The seventh annual Sustainability Champion Awards program honors Cal Poly Humboldt employees who have deepened a culture of sustainability on campus, advanced  the integration of sustainability into academics or student life, or have reduced the University’s environmental footprint. 

Each year a selection committee reviews nominations and selects one faculty member, one staff member, and one student employee who embody a spirit of innovation, collaboration, and leadership to create solutions to pressing challenges facing the campus and society.

This year the award winners were presented with sculptures made by Art major Shawn Murphy.

Environmental Studies major Maddy Hunt has dedicated herself to expanding the adoption of natural building techniques. She teaches the ENST 123 Natural Building course, where she has been leading students in developing the Reclamation Station. A section of the  grounds of the Campus Center for Appropriate Technology, the Station collects and provides the community reusable building materials. It features a retaining wall made of rammed earth and tires, and a shed with a demonstration hempcrete wall. Hunt is also competing in the Sunstone CSU Startup Launch Competition, working with an Indigenous housing initiative and natural homebuilders to bring hempcrete building technology to Humboldt County as a way to address housing and fire safety challenges with a carbon-negative building material.

Douglas Smith, the coordinator for the Umoja Center for Pan African Student Excellence - Arcata, has a long history  of fostering academic and personal success in students  by developing community, cultural, and natural connections. Following his own experiences working on farms and with farmers and becoming a Master Gardener, he now advocates for community-supported agriculture and interactions with the natural environment as a means for building resilience and community. Smith launched Black to the Land, a program designed to provide students a deeper cultural connection with the natural environment. This program includes a monthly trip where students explore the great outdoors of Humboldt County, such as paddling in Humboldt Bay and working at Bayside Park Farm, where they build raised beds, plant crops, and tend chickens to inspire the next generation of Black farmers.

◆ **DATA EXCERPT**:
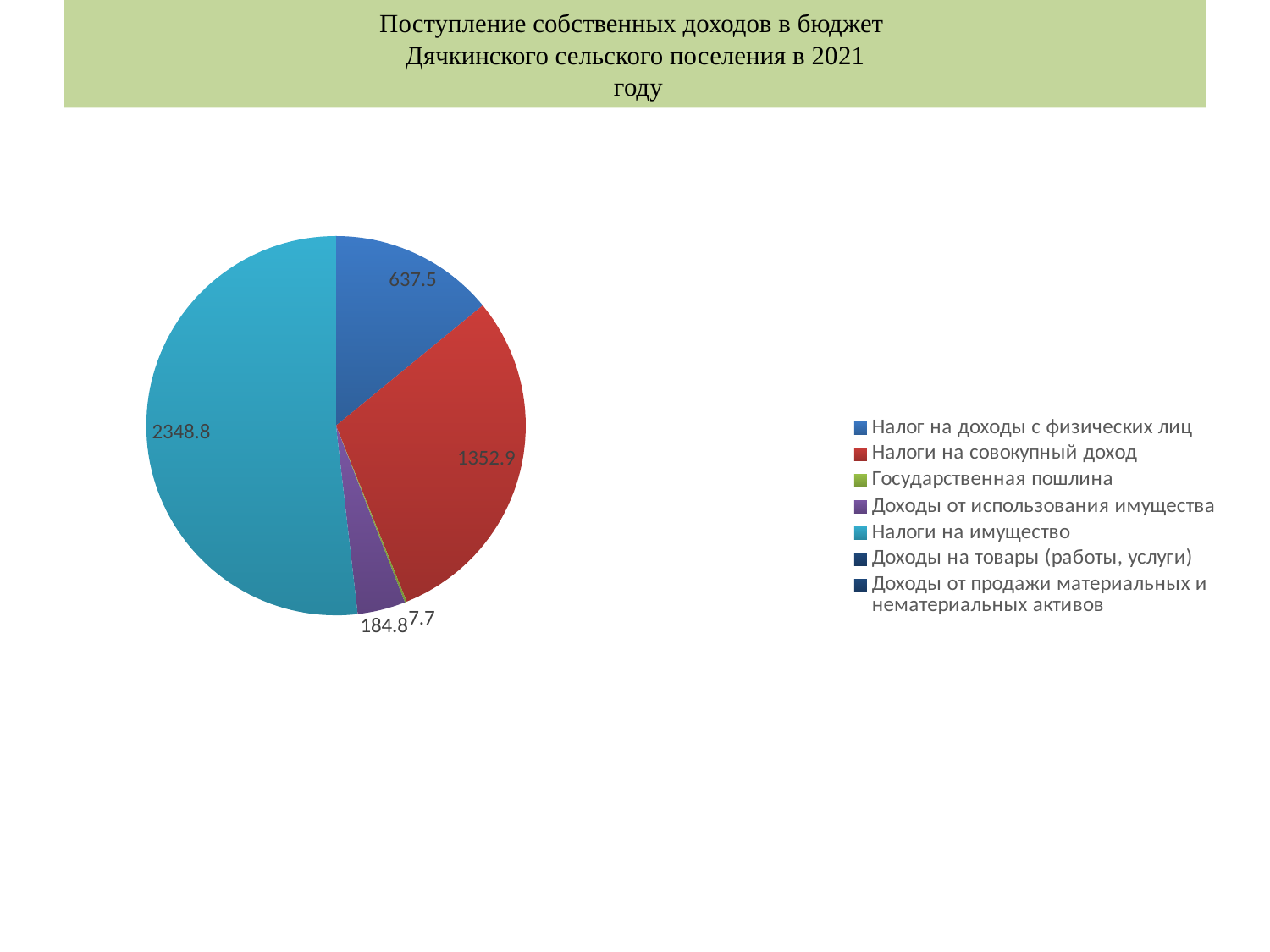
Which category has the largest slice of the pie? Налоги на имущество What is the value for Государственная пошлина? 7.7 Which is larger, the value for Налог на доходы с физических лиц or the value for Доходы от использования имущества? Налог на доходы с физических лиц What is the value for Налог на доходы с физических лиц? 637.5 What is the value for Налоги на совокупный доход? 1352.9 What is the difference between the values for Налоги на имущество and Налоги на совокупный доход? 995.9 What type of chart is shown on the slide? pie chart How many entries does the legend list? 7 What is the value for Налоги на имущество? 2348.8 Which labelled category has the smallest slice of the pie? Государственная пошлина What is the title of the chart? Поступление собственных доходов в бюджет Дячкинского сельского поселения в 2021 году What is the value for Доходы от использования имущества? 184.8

◆ **WHAT YOU SHOULD DO**: Extend the Sustainability Champion Awards text by continuing from its last sentence.

◆ **ANSWER FOR THIS EXERCISE**:
Forestry Professor Kevin Boston leads the “school forest carbon initiative,” an assessment of the atmospheric carbon sequestration of the University’s forested lands. Conducted in collaboration with students, faculty, and the Office of Sustainability, he started the program in Jacoby Creek Forest, where he secured funding to train and employ Forestry students to install long-term carbon monitoring plots. Carbon data is being integrated into a Forestry class where students are evaluating different forest stewardship approaches and their carbon consequences. He has secured additional funding from the California State University Campus as Living Lab to continue work at the forest, to quantify carbon at the University’s L.W. Schatz Demonstration Tree Farm starting this summer, and also to help College of the Redwoods assess and verify their forest carbon. He is now expanding the program by developing internships for Tribal youth.